Backup and Restoration on Secondary Node
In this step, we will be backing up Master key, Certificate, and Database along with transactional logs as well and we will be restoring these elements on secondary node/s.
- Restoring Master key and Certificate
- Restore the backed-up certificate by executing below commands.
- USE Master;
- OPEN MASTER KEY DECRYPTION BY PASSWORD = 'Password'
-
- CREATE CERTIFICATE <CertificateName>
- FROM FILE = 'Location\CertName.cer' WITH PRIVATE KEY ( FILE = 'Location\CertKeyName.key', DECRYPTION BY PASSWORD = 'encryption_password');
- GO
- Where PASSWORD = 'Password’ is the password used for encrypting the master key in the previous step.
- and PASSWORD = 'encryption_password' is the password that is used to decrypt the private key and is same that was used while encrypting during back-up of the certificate.
- Alter the Master key to add encryption by service master key.
- USE master
- OPEN MASTER KEY DECRYPTION BY PASSWORD = 'Password'
- ALTER MASTER KEY ADD ENCRYPTION BY SERVICE MASTER KEY
- GO
-
- Where PASSWORD = 'Password' is the password used to encrypt the master key.
- Restoring Encrypted Database from Primary to Secondary node
- Take a full backup and transactional backup of TestTDEInAO from Primary node. Recommended is to take backup in multi file mode.
- On Secondary node same backup should be restored in NO RECOVERY mode
Bring Database in Availability Group
Now, we have encrypted database on primary as well as secondary servers.
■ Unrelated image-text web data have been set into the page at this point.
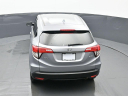 Thumbnail image of 2020 Honda HR-V at Honda of New Rochelle
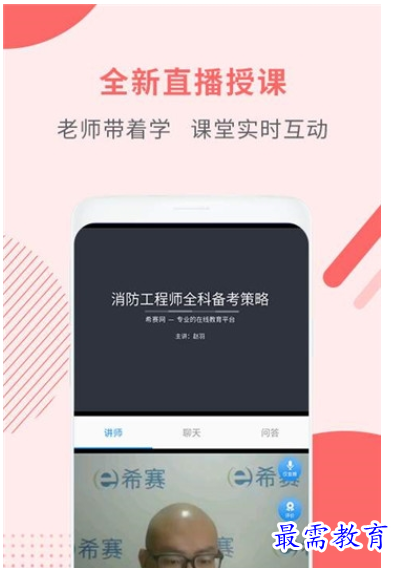 1661780293628189.png image.png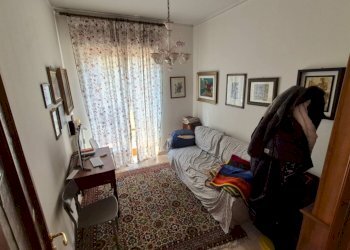 Quadrilocale Via Campagna, Piacenza - foto 20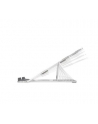 kensington Podstawka pod laptopa Easy Riser Aluminium - nr 10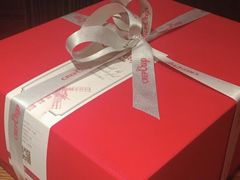 -可丽可丽·生日蛋糕·下午茶(厦门鹭港店)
Now, we will bring these servers back in Availability Group by using TSQL.
- Add Database on Primary node to Availability Group
- Refer below script to add the existing database in AG
- ALTER AVAILABILITY GROUP MyAvailabilityGroup ADD DATABASE TestTDEInAO;
- GO
- Join Secondary node Database to Availability Group
- Refer below script to join the secondary server database to the AG
- ALTER DATABASE TestTDEInAO SET HADR AVAILABILITY GROUP = MyAvailabilityGroup;
- GO
Once the database syncing is completed, you will have achieved your goal.!!!!